● ESTRATTO
_ _ _ _ _

Nelle settimane successive alle dimissioni del presidente Draghi il sole ha continuato a sorgere, esattamente nell’ora prevista per ciascun giorno, senza patire variazioni sensibili.
I fiumi, in secca già da prima, pur con la scarsa acqua disponibile hanno proseguito il loro corso dalle sorgenti alla foce (tutti, nessuno escluso); i cinghiali non hanno smesso di pascolare per le strade di Roma; il parroco della chiesa vicino a casa mia non ha cessato di dedicare le omelie domenicali, invece che al Vangelo, al rendiconto delle offerte raccolte… Insomma, nonostante i presagi di sventura di larga parte dei media nazionali e internazionali, per i quali la caduta del ‘Governo dei migliori’ sarebbe coincisa con qualcosa che neanche il più catastrofico mix di ‘profezie’ Maya avrebbe fatto immaginare, la vita è andata avanti egualmente, come nei giorni precedenti: perfino indici assai sensibili alla percezione di peggioramenti, come quelli della Borsa o come lo spread, dopo un iniziale, ma non travolgente, scostamento, si sono assestati.
MORTO UN PAPA SE NE FA UN ALTRO
Se vale per Santa Romana Chiesa che ‘morto un Papa se ne fa un altro’, può ammettersi che, terminata l’esperienza di un esecutivo, celebrati i riti della sua dipartita, tessute le inesauribili doti dell’estinto, si formi un altro governo, dopo quel non marginale passaggio, previsto dalla Costituzione, del voto espresso dagli elettori. O no? Per carità, quell’assistenza dello Spirito Santo che invocano i cardinali quando in conclave eleggono il nuovo Pontefice, non è egualmente garantita - e ahimè, nemmeno generalmente chiesta - per gli italiani che si recano alle urne: e se ne vedono i risultati! Ma questo dovrebbe valere per ogni cambio.
E invece per l’Italia che si approssima al voto la vulgata mediatica che prevale è un’altra, così riassumibile: premesso che il Governo uscente, benedetto dalle istituzioni Ue, dalla Casa Bianca, e da coloro che contano, avrebbe dovuto proseguire fino alla scadenza ordinaria della legislatura, e che quindi fermarlo è stato un peccato mortale, non è detto che il suo profilo sia scomparso all’orizzonte. Nel senso che - continua il racconto - la preferenza che gli italiani esprimeranno in modo presumibilmente difforme dagli editorialisti più illustri fa intravvedere, forse dopo la concessione di una esperienza, purché breve, di un esecutivo coerente col voto manifestato, la necessità di nuova compagine ‘tecnica’, con sostegno parlamentare ampio, modello Draghi, o modello Monti, chiunque sia il ‘tecnico’ di turno che sarà chiamato alla guida. Il messaggio sotteso a questa - per usare un termine trendy - ‘narrazione’ è che siamo liberi di votare chi ci pare, ma il consenso che diamo pesa zero se non votiamo come establishment comanda: quindi tanto vale da subito orientarlo altrove. Magari verso un’agenda che raccolga le ceneri e l’eredità, e quindi prosegua il lavoro, del caro politicamente estinto.

_ _ _ _ _

● DATI MOSTRATI
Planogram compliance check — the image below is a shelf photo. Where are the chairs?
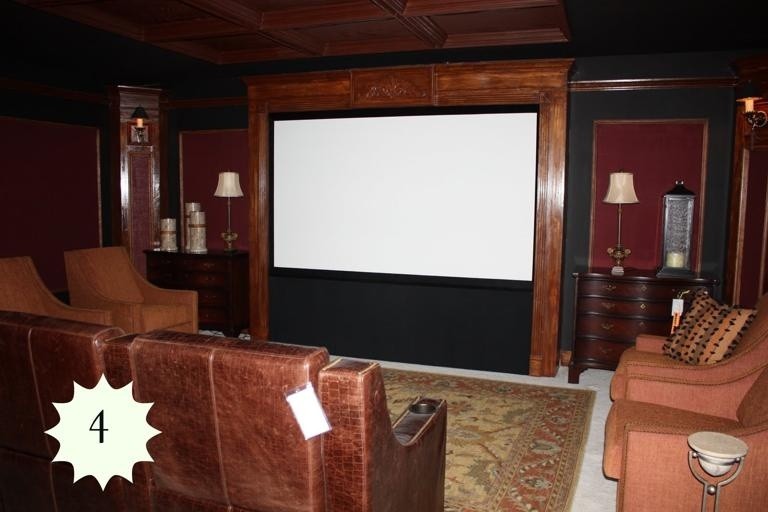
[105,328,447,512]
[610,294,768,402]
[0,257,112,328]
[0,309,129,511]
[602,359,768,512]
[66,245,200,337]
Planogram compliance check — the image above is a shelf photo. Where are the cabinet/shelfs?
[567,266,719,383]
[143,249,250,338]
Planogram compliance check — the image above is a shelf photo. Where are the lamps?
[185,202,202,249]
[189,213,208,252]
[602,173,639,276]
[158,217,177,251]
[688,431,747,512]
[214,169,244,253]
[131,103,151,142]
[734,78,767,132]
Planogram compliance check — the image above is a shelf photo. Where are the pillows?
[663,291,757,364]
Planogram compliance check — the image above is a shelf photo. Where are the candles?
[668,252,684,268]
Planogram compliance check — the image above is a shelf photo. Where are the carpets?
[380,366,596,512]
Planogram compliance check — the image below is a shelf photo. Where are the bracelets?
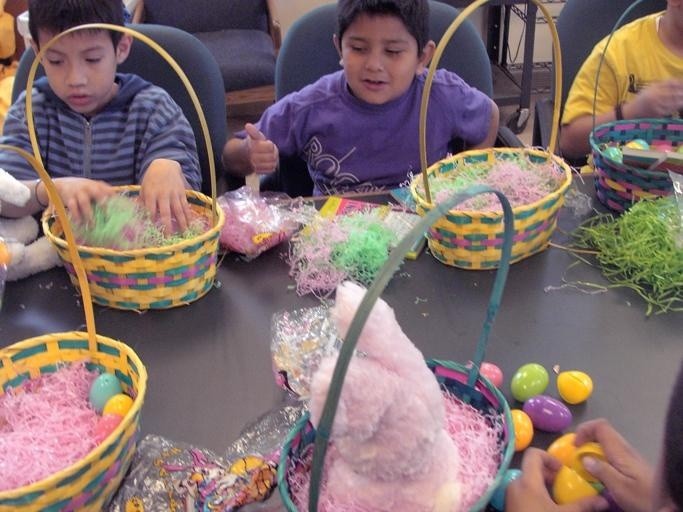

_ _ _ _ _

● DA SVOLGERE
Nel testo sulle dimissioni di Draghi, la narrazione mediatica riassunta dall'autore definisce un «peccato mortale» fermare il governo uscente: spiega perché, in una o due frasi.

● RISPOSTA CORRETTA
Secondo quella narrazione, il governo uscente, benedetto dalle istituzioni Ue, dalla Casa Bianca e da coloro che contano, avrebbe dovuto proseguire fino alla scadenza ordinaria della legislatura. Per questo fermarlo è stato un peccato mortale.